Les esprits des enfants ne sont pas vides et creux. Ils sont constamment occupés à appréhender le monde autour d’eux et à essayer de comprendre ce qu’ils voient. Quand nous, les adultes, essayons d’interférer dans ce processus naturel et de contrôler leurs esprits avec notre propre sagesse, nous courons le grave risque d’interférer dans leurs propres processus de réflexion. Cela pourrait mener à leur faire acquérir des connaissances factuelles, mais au prix de leur capacité à réfléchir par eux-mêmes et à être originaux et créatifs. Je ne conçois pas que les attributs que nous estimons chez nous-même et chez nos amis – être intéressant, perspicace, créatif et indépendant – sont des attributs que nous cherchons à sacrifier chez les enfants, en l’échange de connaissances que certains d’entre nous ont jugées nécessaires à acquérir. Nous, les adultes, devons faire davantage confiance en la capacité de nos enfants à trouver comment ils vont se préparer à être efficaces dans ce monde.

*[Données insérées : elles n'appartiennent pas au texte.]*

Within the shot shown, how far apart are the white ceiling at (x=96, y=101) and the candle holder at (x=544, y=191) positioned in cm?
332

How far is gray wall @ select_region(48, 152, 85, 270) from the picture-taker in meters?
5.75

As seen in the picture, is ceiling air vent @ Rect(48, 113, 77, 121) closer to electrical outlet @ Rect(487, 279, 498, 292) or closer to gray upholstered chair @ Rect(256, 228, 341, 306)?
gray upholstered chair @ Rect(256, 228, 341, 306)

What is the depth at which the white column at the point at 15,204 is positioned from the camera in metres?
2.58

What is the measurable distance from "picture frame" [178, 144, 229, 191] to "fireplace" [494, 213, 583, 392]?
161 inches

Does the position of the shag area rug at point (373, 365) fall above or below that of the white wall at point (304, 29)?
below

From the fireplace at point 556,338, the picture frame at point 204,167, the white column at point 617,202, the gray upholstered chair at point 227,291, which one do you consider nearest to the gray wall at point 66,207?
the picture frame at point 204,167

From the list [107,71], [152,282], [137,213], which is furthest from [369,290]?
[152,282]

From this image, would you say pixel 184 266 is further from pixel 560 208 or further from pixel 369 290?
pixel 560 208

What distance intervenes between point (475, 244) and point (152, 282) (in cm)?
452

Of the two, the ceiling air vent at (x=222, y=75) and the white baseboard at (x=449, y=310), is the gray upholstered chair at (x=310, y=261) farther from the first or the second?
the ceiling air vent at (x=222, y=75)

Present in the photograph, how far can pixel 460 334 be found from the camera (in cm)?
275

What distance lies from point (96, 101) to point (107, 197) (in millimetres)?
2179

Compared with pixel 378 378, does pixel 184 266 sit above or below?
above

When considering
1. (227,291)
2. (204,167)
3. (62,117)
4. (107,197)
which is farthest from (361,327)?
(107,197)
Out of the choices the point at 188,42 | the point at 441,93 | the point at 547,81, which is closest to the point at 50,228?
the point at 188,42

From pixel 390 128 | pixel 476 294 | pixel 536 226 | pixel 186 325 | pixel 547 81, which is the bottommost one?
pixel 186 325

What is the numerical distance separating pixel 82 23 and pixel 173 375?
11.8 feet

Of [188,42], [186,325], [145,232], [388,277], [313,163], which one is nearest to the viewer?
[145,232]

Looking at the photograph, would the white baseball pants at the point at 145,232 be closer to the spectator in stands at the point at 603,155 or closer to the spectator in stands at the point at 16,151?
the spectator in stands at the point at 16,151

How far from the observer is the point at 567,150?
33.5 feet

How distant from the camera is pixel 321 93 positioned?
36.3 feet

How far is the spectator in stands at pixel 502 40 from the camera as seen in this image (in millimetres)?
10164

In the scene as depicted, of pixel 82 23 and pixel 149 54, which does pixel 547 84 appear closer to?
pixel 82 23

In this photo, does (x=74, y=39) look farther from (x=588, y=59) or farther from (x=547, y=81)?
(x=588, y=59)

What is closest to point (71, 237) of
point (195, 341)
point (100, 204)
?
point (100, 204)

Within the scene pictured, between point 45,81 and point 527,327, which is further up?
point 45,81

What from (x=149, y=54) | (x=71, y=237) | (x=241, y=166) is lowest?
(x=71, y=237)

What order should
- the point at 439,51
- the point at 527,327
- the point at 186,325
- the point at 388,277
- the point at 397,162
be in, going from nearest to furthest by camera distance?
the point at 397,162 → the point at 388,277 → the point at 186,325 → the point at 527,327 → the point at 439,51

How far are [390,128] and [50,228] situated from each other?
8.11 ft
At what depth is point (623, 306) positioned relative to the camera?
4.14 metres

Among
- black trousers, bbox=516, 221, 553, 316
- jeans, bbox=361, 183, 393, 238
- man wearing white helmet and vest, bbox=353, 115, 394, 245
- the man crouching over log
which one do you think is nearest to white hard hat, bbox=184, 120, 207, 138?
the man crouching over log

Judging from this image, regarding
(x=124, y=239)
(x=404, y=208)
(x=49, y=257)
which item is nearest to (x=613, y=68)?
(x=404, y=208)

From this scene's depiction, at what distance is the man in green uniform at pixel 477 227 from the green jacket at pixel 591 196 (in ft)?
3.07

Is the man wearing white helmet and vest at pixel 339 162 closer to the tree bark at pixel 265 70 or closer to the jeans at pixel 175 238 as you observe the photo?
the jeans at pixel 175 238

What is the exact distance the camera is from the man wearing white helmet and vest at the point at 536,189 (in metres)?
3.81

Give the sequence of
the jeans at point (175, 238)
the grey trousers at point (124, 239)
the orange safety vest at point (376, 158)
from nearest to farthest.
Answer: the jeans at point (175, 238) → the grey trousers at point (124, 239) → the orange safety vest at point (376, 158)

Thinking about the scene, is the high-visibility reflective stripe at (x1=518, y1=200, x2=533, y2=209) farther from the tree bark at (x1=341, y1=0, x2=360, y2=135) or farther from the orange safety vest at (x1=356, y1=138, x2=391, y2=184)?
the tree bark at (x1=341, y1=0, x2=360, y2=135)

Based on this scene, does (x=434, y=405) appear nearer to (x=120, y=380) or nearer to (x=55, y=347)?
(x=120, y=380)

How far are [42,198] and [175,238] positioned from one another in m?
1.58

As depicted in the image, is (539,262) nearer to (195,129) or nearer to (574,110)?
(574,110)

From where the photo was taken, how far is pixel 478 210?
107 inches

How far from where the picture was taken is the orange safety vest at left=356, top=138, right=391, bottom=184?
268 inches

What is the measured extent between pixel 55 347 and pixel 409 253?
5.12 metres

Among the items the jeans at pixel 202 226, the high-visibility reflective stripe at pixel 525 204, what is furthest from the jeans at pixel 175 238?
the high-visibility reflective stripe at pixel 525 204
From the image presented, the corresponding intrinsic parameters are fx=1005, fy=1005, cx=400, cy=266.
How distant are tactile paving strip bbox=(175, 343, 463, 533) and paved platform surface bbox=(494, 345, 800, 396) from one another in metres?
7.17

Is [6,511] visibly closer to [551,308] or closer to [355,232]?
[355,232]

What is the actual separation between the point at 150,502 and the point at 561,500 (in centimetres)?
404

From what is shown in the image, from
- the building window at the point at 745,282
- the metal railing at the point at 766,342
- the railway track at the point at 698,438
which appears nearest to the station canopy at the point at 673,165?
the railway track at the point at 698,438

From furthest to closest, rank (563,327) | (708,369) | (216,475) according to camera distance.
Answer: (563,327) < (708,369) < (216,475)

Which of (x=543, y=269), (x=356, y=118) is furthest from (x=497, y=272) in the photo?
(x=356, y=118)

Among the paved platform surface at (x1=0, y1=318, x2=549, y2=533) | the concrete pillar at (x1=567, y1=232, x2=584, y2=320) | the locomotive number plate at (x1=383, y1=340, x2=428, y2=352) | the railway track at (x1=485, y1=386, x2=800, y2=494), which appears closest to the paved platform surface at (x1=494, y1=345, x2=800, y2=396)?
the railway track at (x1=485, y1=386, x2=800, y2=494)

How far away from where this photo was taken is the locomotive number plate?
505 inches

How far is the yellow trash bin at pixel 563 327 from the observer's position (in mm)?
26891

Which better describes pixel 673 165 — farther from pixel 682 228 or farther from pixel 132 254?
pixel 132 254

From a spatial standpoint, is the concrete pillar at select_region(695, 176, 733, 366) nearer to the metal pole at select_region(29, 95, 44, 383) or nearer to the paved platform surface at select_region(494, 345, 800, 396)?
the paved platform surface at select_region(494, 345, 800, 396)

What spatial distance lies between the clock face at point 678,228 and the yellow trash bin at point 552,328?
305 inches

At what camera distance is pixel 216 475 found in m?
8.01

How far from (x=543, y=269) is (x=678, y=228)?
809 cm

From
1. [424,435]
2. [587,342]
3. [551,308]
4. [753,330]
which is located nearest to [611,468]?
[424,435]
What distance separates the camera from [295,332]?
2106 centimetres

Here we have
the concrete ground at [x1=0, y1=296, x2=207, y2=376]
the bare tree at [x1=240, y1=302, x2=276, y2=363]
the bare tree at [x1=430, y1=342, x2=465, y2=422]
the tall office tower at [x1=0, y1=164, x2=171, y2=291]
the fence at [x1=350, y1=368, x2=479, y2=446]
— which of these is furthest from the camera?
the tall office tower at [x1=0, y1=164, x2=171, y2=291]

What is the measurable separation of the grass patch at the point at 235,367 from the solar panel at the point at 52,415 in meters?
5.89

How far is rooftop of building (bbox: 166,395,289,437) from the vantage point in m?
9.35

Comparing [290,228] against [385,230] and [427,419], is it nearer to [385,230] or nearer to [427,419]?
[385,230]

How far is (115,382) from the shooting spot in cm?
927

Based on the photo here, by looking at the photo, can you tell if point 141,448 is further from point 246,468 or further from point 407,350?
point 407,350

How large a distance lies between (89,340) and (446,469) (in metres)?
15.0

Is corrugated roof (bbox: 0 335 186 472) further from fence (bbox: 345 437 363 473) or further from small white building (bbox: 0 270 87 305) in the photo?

    Un autre aspect important pour moi est la question du temps – de ce que l’on considère être un bon usage du temps, ou une perte de temps. Le temps dont vous disposez sur cette Terre est votre vie. Lorsqu’on vous faire perdre de votre temps, on vous dérobe un morceau de votre vie. Nous devrions être très prudents lorsque nous confisquons à autrui l’usage de son temps. Nous le faisons trop souvent aux enfants car nous pensons que, parce qu’ils sont jeunes, leur temps est moins précieux que le nôtre. Mais en vérité, chaque minute où vous cherchez à occuper les enfants est du temps dont vous les privez, et du temps que vous les empêchez d’utiliser comme ils le souhaitent. Vous les détournez de leurs propres vies. Non seulement c’est un manque de respect et une invasion de leur vie privée, mais c’est également inutile. Plus un esprit est jeune, plus il est apte à acquérir des connaissances. C’est pourquoi intervenir dans le processus naturel des enfants lorsqu’ils travaillent à se comprendre eux-mêmes et à comprendre le monde est encore plus néfaste pour eux que ça ne l’est pour des adultes.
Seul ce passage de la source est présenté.